▶ Written instruction
Retype the records from the line with "From the candidates" up to and including the line with "16.1 metres", keeping every character the same, and give nothing else.

▶ Supplied material
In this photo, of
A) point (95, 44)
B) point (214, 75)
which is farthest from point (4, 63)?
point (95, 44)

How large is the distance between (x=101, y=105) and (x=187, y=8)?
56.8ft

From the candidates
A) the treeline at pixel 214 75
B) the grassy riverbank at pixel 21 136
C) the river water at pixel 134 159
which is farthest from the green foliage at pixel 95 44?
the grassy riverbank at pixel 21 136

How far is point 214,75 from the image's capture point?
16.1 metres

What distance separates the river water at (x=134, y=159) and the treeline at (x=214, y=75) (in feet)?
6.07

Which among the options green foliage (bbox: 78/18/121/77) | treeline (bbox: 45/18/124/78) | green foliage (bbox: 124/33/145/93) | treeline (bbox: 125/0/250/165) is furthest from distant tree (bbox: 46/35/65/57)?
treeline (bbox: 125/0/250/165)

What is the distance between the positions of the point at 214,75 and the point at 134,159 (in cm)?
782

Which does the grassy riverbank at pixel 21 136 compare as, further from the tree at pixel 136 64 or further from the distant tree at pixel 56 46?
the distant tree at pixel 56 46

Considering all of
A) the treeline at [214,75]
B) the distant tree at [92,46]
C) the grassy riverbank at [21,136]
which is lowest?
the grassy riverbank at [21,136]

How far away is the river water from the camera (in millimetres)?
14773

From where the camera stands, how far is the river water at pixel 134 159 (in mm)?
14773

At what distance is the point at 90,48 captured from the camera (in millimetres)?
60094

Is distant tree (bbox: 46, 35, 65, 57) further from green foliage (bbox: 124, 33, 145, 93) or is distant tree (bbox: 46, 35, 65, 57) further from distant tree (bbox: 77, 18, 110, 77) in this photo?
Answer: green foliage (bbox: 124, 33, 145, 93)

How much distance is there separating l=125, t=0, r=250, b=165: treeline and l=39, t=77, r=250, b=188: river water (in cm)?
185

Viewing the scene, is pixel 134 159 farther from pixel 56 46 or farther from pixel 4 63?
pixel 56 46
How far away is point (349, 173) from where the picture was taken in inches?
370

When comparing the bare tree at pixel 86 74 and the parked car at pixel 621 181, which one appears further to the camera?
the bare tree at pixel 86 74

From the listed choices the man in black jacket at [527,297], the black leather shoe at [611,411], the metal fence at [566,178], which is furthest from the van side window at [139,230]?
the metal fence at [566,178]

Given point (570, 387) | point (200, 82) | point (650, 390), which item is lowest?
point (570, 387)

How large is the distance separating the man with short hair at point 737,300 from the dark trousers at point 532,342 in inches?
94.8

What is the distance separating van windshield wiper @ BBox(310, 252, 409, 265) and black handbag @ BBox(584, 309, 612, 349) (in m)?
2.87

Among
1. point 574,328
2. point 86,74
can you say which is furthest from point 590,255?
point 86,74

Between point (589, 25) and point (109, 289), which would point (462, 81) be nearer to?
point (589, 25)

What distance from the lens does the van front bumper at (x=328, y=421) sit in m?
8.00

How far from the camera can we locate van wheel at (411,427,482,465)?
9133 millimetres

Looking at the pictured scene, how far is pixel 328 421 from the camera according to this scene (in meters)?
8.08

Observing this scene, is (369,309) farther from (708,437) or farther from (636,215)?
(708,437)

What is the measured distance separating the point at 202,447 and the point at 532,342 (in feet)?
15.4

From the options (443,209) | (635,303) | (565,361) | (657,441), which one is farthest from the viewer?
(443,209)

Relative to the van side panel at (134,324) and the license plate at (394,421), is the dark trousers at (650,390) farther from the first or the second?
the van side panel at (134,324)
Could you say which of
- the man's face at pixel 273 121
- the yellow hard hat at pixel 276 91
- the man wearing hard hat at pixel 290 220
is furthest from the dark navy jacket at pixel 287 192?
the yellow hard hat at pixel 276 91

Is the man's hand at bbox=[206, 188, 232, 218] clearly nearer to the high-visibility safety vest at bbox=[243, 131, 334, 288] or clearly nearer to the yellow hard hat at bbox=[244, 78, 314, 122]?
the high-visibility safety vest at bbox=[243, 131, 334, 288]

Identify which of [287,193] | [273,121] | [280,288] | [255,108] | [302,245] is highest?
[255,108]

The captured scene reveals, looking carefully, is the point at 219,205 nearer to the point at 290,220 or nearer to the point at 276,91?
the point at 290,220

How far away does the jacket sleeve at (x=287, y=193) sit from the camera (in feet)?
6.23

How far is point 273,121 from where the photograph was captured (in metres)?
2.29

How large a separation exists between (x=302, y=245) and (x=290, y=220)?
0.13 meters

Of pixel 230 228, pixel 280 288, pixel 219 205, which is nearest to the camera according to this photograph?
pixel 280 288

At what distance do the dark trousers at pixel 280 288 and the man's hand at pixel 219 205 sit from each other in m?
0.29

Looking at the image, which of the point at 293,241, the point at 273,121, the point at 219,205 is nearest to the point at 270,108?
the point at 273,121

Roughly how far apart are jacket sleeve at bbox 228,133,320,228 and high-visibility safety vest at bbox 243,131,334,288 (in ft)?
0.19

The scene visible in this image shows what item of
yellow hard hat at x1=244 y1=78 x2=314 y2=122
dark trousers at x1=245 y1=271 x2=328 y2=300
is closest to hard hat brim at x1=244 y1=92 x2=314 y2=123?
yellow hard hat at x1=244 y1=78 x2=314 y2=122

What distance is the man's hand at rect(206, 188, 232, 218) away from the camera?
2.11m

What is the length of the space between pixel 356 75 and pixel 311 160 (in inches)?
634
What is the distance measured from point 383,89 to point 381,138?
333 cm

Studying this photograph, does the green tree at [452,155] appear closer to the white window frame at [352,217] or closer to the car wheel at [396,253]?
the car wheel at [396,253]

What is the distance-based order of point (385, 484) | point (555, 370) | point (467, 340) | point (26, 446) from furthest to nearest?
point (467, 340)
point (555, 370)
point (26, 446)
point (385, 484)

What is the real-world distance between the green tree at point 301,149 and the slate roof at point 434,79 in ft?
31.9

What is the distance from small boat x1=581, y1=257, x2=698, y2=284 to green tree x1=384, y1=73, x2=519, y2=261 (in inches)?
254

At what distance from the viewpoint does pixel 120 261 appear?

▶ Output for this task
From the candidates
A) the treeline at pixel 214 75
B) the grassy riverbank at pixel 21 136
C) the river water at pixel 134 159
which is farthest from the green foliage at pixel 95 44?
the grassy riverbank at pixel 21 136

How far is point 214,75 from the image's capture point?
16.1 metres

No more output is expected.